Please form a queue, for poison.

In the previous post about using MSMQ to facilitate One-Way-Calls I covered some of the basics of setting up a MSMQ binding. In that scenario if a consumer of that end point sent a malformed message or the message became corrupted in transmission, the service would either discard it and there would be no feedback on the problem or far worse the service may attempt to process the poison message again and again getting stuck in a loop. Such a processing loop would prevent a service from continuing normal operation of being able to handling subsequent messages. MSMQ 3.0 under Windows XP and Windows Server 2003 has only the ability to retry a failed message once, before it either simply drops the message or faults the channel. A message that is un-processable in this fashion is referred to as a poison message. The wise choice is therefore to use MSMQ 4.0 under Windows Server 2008/Vista/Windows 7 which offers more suitable alternatives.

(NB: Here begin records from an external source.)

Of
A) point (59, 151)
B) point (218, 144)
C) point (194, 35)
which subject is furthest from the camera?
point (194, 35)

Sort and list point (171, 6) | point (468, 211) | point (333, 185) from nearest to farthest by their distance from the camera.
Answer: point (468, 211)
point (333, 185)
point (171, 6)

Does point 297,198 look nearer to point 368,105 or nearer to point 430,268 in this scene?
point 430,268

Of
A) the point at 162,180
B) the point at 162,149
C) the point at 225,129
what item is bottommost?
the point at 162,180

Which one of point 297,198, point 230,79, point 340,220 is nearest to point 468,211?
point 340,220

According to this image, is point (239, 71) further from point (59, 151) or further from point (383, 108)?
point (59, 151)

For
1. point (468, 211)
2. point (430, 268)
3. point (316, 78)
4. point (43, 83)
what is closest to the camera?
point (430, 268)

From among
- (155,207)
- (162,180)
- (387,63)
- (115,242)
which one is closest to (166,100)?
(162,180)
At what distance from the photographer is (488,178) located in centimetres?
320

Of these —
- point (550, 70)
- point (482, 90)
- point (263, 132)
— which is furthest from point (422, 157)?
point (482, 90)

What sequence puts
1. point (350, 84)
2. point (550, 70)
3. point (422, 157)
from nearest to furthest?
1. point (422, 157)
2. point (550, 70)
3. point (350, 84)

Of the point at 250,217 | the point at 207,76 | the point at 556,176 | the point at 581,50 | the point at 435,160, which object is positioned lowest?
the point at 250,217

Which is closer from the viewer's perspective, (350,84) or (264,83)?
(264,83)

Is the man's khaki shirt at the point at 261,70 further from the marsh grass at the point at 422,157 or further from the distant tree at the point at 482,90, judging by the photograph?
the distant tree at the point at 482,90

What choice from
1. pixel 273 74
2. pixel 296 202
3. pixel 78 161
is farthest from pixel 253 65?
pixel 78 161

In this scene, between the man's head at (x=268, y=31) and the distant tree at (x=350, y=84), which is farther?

One alternative I would like to discuss here is using a poison queue. The basic concept is; the primary (msmq based) service which has an “important function” (unlike our unimportant notification service in the previous msmq post) has an associated poison queue. Messages are moved into this queue when they are determined to in-fact be poison. These messages can then be dealt with by a separate service or just human monitoring.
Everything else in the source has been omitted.